By Justin McLellan
VATICAN CITY — Catholic universities must not recoil from the daunting risks of artificial intelligence but become proactively involved in its ethical development, said the head of the Dicastery for Culture and Education.
Catholic universities are obligated “to a delicate exercise of responsibility” in the “new historical era” represented by AI, said Cardinal José Tolentino de Mendonça, prefect of the dicastery. “Universities and, even more so, universities which share the church’s mission, stand at a crossroads of cultural, scientific and social possibilities.”
Quoting Pope Francis, he said, “mere training in the correct use of new technologies will not prove sufficient” and that “it is not enough to simply to trust in the moral sense of researchers and developers of devices and algorithms,” signaling the need to develop “algor-ethics.”
The cardinal spoke July 13 at the opening of a conference in Milan titled, “The Future of Catholic Universities in the AI Age” organized by the Strategic Alliance of Catholic Research Universities, an international network of leading Catholic universities dedicated to research.
“Catholic universities must indeed dialogue with the new, work unsparingly on current questions and issues, and establish themselves as great laboratories of the future,” he said, since they are “expected not only to actively guard the noble memory of past days, but also to be the probes, and the cradles, of tomorrow.”
With an eye on the risks posed by widespread and unregulated artificial intelligence use, Cardinal Tolentino’s dicastery has worked to bring tech-industry leaders to the Vatican to discuss the ethical development of AI. In January, Pope Francis met with AI pioneers from companies such as Microsoft and IBM and urged them to ensure AI use does not propagate discriminatory practices.
Cardinal Tolentino recalled the pope’s conviction that “only truly inclusive forms of dialogue can enable us to discern wisely how to put artificial intelligence and digital technologies at the service of the human family.”
Corporate money flowing into AI development has already increased from $12.75 billion to $92 billion from 2015 to 2022, according to Statista.
The next “great investment” in AI must be a “human one,” the cardinal said: “An investment in the formation of every member of the human family so that they may develop their cognitive, creative, spiritual and ethical potential and thus contribute, in a qualified way, to the common good.”
“The big question behind artificial intelligence continues to be anthropological.
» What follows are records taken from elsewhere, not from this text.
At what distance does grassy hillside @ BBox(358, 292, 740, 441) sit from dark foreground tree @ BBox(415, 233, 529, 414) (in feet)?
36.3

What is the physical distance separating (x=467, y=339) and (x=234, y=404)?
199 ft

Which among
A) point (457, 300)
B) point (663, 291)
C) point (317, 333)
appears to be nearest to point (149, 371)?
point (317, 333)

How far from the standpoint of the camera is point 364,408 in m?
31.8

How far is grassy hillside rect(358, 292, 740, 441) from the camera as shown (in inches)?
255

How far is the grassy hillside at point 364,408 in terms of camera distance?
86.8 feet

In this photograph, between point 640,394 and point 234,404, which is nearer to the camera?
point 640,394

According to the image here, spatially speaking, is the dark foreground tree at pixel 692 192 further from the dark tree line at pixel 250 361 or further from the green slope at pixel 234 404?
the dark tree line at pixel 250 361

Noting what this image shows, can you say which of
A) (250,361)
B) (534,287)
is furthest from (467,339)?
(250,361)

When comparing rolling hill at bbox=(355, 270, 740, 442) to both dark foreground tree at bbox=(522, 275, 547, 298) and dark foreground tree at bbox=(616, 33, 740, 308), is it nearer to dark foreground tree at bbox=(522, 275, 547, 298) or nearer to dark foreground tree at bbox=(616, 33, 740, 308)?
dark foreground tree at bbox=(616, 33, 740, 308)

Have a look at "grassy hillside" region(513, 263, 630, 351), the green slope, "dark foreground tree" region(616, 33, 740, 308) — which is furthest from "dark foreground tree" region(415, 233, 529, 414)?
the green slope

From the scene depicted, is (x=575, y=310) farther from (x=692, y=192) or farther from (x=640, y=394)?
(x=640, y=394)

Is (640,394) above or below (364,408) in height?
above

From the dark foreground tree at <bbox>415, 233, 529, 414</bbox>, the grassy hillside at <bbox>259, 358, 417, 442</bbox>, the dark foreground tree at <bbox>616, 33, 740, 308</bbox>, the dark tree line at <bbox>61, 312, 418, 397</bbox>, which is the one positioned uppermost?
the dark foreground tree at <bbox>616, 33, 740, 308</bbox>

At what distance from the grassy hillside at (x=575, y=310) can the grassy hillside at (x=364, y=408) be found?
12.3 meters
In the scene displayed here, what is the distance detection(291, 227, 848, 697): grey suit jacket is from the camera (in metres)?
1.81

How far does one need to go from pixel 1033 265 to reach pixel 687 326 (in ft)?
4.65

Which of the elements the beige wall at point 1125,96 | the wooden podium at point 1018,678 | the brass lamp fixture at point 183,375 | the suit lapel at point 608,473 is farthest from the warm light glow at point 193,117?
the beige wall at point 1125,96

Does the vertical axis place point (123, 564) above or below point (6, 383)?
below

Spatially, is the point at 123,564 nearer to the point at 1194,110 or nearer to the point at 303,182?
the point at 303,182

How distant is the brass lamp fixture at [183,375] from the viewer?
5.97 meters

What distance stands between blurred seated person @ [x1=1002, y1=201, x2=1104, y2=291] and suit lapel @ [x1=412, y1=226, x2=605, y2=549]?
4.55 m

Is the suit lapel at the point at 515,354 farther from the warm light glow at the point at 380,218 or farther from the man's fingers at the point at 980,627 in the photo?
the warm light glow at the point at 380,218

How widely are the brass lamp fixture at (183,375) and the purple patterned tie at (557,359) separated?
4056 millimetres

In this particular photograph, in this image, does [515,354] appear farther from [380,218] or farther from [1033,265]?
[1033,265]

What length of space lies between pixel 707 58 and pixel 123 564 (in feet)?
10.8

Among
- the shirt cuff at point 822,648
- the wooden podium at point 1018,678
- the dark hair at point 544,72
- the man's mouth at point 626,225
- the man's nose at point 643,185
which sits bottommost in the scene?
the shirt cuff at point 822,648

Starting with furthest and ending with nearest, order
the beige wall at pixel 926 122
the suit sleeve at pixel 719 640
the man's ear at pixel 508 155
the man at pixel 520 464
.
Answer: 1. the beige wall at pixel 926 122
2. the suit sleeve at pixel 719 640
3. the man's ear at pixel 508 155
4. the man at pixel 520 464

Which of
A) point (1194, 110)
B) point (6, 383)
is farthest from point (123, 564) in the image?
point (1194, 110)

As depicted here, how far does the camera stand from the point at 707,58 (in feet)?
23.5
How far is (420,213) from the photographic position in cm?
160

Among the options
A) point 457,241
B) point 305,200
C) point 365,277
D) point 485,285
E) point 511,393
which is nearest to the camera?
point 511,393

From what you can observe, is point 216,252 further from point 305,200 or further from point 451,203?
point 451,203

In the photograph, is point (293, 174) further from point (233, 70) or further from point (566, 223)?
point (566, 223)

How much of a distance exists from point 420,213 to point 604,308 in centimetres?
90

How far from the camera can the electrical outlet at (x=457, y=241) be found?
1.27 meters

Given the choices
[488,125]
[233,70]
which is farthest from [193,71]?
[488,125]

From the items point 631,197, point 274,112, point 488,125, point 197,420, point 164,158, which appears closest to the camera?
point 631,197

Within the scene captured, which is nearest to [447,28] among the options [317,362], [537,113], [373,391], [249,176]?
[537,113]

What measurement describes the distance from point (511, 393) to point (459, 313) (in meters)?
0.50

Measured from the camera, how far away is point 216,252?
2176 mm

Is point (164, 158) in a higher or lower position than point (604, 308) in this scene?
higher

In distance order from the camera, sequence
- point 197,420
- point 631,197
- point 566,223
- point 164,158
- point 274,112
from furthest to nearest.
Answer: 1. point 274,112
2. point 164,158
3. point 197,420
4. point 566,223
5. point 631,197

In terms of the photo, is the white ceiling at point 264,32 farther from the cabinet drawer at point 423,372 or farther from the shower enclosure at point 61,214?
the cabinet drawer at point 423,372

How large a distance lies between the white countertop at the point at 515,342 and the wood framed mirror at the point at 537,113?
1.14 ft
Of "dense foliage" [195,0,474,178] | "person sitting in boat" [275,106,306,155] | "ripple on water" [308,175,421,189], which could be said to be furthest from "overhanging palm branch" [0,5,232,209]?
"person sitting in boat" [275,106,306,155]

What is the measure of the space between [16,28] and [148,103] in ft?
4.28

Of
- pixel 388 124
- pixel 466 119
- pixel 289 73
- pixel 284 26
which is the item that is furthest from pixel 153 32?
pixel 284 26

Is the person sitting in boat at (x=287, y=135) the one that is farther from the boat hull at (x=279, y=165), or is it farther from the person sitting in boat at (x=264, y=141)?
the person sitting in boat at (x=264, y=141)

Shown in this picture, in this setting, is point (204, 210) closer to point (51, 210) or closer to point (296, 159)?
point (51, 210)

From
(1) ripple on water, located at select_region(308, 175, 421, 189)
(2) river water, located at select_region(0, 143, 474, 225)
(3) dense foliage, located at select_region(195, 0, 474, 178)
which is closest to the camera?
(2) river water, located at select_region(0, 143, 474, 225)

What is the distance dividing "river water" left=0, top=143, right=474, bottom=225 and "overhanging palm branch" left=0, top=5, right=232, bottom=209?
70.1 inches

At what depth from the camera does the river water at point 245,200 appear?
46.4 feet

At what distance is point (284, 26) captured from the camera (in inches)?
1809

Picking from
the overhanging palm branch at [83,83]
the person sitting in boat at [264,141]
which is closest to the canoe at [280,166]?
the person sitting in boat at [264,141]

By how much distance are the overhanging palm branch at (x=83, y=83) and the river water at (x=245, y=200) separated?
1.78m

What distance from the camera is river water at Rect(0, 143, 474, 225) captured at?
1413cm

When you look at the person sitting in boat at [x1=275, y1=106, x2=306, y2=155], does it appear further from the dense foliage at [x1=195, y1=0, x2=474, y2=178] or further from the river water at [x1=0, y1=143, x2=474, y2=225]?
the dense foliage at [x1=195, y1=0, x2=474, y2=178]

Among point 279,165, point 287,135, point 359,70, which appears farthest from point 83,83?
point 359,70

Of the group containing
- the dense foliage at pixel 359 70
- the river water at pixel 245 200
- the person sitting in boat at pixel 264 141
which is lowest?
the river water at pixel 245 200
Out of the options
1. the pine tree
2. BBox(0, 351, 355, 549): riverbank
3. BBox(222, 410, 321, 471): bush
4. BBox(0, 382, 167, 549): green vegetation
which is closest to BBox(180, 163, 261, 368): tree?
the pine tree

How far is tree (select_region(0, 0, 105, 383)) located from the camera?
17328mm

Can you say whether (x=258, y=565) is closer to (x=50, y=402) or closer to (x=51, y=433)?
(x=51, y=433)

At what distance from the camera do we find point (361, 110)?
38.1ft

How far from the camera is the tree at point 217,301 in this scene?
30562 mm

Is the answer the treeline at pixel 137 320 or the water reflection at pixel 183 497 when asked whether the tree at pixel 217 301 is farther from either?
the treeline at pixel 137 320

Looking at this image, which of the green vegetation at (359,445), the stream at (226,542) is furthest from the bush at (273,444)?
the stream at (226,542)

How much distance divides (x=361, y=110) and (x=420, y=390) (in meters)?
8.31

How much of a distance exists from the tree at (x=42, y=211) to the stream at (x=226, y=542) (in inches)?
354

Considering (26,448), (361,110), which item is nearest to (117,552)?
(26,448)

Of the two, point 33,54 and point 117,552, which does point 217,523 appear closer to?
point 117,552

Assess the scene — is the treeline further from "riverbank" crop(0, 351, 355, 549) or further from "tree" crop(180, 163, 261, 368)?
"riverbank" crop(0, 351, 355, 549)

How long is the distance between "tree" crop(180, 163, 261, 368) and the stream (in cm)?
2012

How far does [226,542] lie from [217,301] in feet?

The challenges posed to education cannot be other than those posed, today, to the human person,” said the cardinal.
For that reason, Catholic universities must recall that “they do not live for themselves,” he said. “On the contrary, they develop to the extent that they become capable of listening, capable of co-responsible exercise of collaborative practices, and of a generative encounter of people and cultures.”
“This requires creative intelligence, but also discernment that cannot be partial, nor improvised, but solidly based on one’s values,” he said.
Yet Cardinal Tolentino urged leaders in Catholic education “not to be discouraged by the difficulties of this historical period and to face it, rather, enlightened by that confidence that the Christian promise radiates.”
“Those who inhabit the university world cannot afford not to have hope. Hope is our mission,” the cardinal said. “It is not superficial optimism, but it is knowing how to risk in the right way.”